#### Document text
The second layer is a single sigmoid output node:

$$ \hat{y} = \textbf{a}^{[2]} =\sigma( W^{[2]T} \textbf{a}^{[1]} + \textbf{b}^{[2]} )  $$

Note that it takes in the previous layer's activations.

The shape of $\textbf{W}^{[2]}$: is it really a matrix in this case?

An easy interpretation: 
- we are performing logistic regression over hidden features $a^{[1]}$.
- result of a linear feature transformation on $\textbf{x}$  composed with hidden activation $g$

- Complexity and increase in representational power acheived via two key ingredients:
- *hidden* layers with more than one node in each layer
- **nonlinear activation**

 If $g$ is identity: turns out to be too simple.
########
**What the task asks**:
According to the neural network notes, what two ingredients bring the increase in complexity and representational power?
#### Given material
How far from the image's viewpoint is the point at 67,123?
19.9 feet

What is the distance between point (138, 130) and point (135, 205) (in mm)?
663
########
**Full answer**:
Hidden layers with more than one node in each layer, and nonlinear activation.